Key Primitives (or Building Blocks)
The fundamentals of serverless remain unchanged. CNCF turns 10 now, Kubernetes, Lambda, ECS and Alexa turn 11. Bedrock and Claude turn 2. Someone says Bedrock is the "Lambda of LLM." I say it is more than that. As I putted in post during Serverless 10 year, serverless continues to play a key role in the LLM world, handling the heavy lifting and delivering real AI/ML value to customers. This principle has held true since before the 'Attention is All You Need' era.
What Comes Next
For 3+ years, I've served as a Program Committee member for the Open Source Summit and KubeCon + CloudNativeCon, and this year is no exception. After reviewing all the CFPs (Call for Proposals), it's clear that the theme for 2025 is 'Agentic AI', just as 2024 was all about 'LLM'. But what exactly is Agentic AI, and how can it be used to enhance productivity? There are many answers to that. Anthropic open-sourced MCP (Model Context Protocol), an open standard for connecting LLM applications with external data sources and tools, which has already gained popularity in the industry. Amazon introduced several innovations, including Nova Act, a new AI model trained to perform actions within a web browser, created by the Amazon AGI SF Lab (formerly Adept AI); the SWE-PolyBench, a multi-language benchmark for repository level evaluation of coding agents; and Strands Agents, an Open Source AI Agents SDK.
From builder perspective, Firecracker seems back to the stage. Inspired by Jeff Barr’s post, it’s clear that Firecracker lightweight VMs are becoming a enabler option for AI coding assistants or more: Agentic AI, allowing users speed development and deployment while running code in protected sandboxes. Companies like E2B are also embracing this approach, providing safe environments for running AI-generated code. As prev builder of Fargate on Firecracker, I’m excited to see this happening.
Future remains open, I’m an optimist.
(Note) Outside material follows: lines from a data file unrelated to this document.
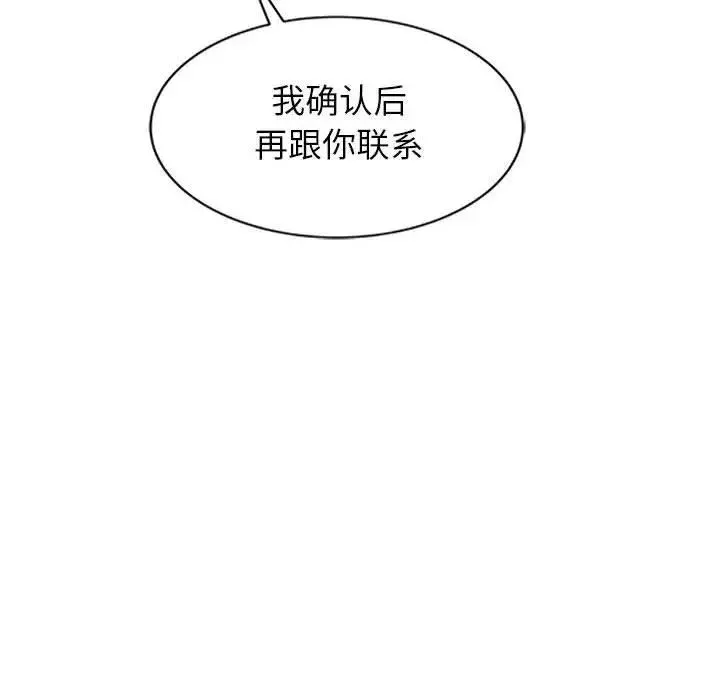 我的繼母是寡婦第1话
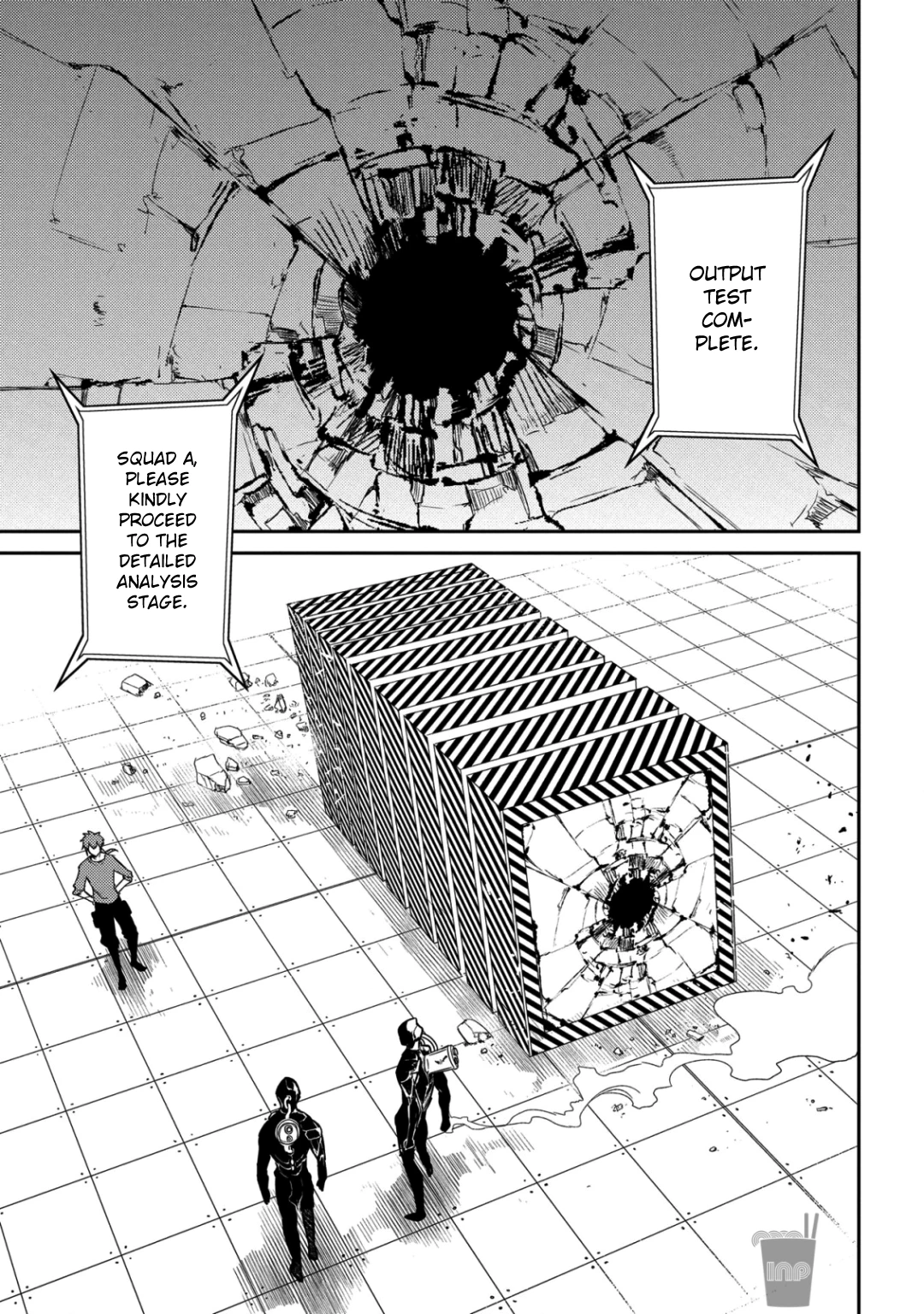 Read Petals of Reincarnation Manga Online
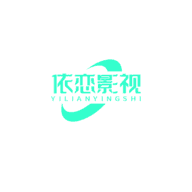 依恋影视logo图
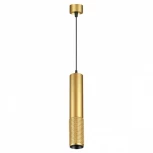 Подвесной светильник Novotech Over 358512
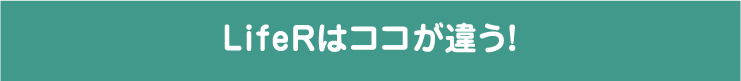 『LifeR』はココが違う！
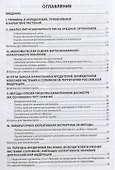 Карантинные болезни растений - 1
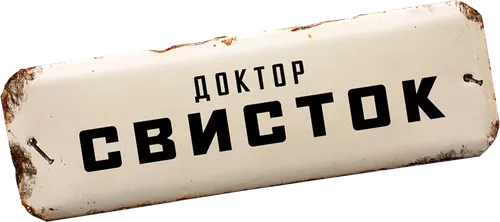 Доктор Свисток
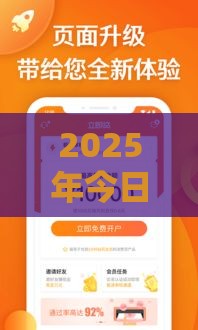 2025年今日头条好下款么，推荐五个最新网络小额贷款平台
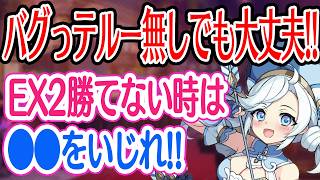【ドットアビス】バグっテルー無しでも大丈夫！レイゼリア特別依頼クエストEX2を倒せない時は●●を変えよう！！【初心者向け・解説・DMMゲーム】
A new world, with a close collaboration between Product, Engineering, and Research you've never seen, is on the horizon. vLLM (a fast and easy-to-use library for LLM inference and serving), originally built at UC Berkeley and later donated to the LF AI & Data Foundation, is a typical example of a project that has grown into a community-driven effort with contributions from both academia and industry. And there will be more coming up.